Brokers' take: UOB Kay Hian maintains 'buy' on Raffles Medical
UOB Kay Hian has maintained a "buy" call on Raffles Medical Group, citing limited near-term impact on the private healthcare provider over regulatory changes in healthcare insurance policies.
It was announced last week in Parliament that new insurance policies with riders or existing policyholders buying a new rider will need to fork out at least 5 per cent of the hospital bill. This is aimed at addressing over-consumption and overcharging, which has led to rising insurance premiums for all policyholders.

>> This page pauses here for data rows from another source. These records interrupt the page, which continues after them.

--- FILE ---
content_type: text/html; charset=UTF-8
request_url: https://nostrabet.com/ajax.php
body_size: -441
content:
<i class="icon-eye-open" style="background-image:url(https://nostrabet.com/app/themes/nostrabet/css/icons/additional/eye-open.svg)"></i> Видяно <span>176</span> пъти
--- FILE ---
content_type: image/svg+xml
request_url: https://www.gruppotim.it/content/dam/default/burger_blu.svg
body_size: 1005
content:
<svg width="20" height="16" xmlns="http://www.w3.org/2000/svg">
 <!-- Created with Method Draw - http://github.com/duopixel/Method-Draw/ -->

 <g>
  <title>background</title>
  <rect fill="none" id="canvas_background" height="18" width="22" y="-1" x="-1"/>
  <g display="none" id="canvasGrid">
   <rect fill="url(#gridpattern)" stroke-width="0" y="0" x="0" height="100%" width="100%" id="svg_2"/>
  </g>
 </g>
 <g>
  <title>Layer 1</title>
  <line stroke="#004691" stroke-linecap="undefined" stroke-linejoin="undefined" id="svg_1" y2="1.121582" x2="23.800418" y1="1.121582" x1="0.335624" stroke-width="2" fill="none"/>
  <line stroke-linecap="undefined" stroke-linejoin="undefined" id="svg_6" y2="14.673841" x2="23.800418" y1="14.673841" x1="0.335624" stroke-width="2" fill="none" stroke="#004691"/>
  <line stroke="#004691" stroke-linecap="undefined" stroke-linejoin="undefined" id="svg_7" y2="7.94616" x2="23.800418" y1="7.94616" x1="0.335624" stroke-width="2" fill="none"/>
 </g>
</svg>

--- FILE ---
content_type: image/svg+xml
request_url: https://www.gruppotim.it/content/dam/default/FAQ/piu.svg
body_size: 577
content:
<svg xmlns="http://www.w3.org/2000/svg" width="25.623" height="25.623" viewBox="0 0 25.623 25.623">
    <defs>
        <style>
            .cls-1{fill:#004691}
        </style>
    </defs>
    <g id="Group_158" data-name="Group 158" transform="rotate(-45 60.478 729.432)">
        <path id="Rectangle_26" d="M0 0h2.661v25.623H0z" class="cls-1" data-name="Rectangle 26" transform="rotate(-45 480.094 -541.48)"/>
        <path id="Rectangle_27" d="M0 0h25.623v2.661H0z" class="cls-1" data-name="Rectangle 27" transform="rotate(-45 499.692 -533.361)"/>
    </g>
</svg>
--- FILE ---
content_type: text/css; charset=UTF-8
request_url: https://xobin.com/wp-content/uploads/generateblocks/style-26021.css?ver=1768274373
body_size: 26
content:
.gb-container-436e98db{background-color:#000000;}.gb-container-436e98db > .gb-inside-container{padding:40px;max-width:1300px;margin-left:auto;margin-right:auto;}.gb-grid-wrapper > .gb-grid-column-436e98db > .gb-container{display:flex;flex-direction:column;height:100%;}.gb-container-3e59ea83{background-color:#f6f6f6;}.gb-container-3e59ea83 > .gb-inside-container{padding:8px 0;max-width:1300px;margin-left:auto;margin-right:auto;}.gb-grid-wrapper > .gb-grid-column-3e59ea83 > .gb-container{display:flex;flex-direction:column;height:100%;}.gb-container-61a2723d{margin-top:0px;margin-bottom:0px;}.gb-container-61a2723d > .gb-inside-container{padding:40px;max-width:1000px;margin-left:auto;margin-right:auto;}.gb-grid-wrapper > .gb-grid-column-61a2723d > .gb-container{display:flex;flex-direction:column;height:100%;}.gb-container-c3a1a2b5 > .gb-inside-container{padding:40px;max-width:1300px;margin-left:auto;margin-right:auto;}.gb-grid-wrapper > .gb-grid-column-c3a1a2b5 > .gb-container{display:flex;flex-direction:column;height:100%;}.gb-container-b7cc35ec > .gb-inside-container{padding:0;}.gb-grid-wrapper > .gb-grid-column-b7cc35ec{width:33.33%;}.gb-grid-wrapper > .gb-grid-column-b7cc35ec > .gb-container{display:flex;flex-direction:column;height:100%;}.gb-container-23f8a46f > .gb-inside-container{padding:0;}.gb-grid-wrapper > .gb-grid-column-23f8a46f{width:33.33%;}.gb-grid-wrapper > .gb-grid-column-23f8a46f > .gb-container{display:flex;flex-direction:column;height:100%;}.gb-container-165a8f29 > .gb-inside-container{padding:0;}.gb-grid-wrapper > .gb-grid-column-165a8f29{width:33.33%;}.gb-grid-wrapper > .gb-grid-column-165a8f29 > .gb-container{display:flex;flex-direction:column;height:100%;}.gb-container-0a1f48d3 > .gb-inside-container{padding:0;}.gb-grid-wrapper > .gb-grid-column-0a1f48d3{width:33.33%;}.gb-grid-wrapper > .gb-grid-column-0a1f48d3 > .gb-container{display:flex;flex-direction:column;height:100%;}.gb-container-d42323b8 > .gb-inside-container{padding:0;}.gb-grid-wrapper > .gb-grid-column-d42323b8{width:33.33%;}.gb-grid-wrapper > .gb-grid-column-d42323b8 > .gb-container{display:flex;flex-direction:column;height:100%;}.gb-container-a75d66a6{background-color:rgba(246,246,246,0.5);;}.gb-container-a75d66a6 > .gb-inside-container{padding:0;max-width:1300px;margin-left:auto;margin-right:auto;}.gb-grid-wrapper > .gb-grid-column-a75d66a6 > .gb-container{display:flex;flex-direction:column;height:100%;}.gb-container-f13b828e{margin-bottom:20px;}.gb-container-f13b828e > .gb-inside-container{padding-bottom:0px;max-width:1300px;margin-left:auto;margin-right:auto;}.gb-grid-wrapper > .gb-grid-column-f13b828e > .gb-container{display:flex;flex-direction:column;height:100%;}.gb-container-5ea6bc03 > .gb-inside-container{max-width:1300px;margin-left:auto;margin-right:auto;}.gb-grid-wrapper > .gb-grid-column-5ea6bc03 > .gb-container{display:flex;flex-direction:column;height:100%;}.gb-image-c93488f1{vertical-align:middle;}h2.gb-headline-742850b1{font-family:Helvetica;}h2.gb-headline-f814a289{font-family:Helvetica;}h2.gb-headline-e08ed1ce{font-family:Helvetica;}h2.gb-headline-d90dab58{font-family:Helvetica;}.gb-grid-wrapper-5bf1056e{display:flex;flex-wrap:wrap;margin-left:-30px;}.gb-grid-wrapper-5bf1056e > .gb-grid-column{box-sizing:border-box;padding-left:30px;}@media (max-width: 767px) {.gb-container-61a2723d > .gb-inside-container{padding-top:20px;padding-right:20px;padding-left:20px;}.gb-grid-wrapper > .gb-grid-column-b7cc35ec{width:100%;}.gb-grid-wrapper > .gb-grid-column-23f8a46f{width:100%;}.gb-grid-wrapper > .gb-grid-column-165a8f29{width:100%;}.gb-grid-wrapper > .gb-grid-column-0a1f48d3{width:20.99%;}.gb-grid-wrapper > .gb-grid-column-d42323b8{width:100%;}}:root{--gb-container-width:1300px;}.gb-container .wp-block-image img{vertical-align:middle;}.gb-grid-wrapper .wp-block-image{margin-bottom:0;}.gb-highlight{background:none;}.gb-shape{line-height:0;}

In a report dated March 13, UOB Kay Hian analyst Andrew Chow wrote: "The segment that would be impacted by this change would be patients that rely on insurance coverage, which would exclude most of RMG's (Raffles Medical Group) foreign in-patients."
He estimates that 12-18 per cent of Raffles Medical's FY17 pre-tax profits could be exposed to the insured market. He also noted that the group's business model helps it to avoid over-consumption, due to its focus on a good outcome for patients rather than profitability. All in-patient treatment and operations are also subject to a peer review by a panel of medical doctors, which helps avoid unnecessary procedures or treatment.
He has set a target price of S$1.32 for the stock.
However, in the short-term, Raffles Medical's net profits could "decline gradually" as it expands its footprint and are expected to trough in 2019 when it opens its new hospital in Shanghai.
"Thereafter, we expect a gradual recovery and the utilisation of its new hospitals in Chongqing and Shanghai to rise after their opening in Q4 2018 and 2H 2019 respectively," wrote Mr Chow.
"Although RMG's earnings outlook for the next two years is expected to be lacklustre, its long-term growth potential will be significantly enhanced in the next decade due to a near quadrupling of capacity."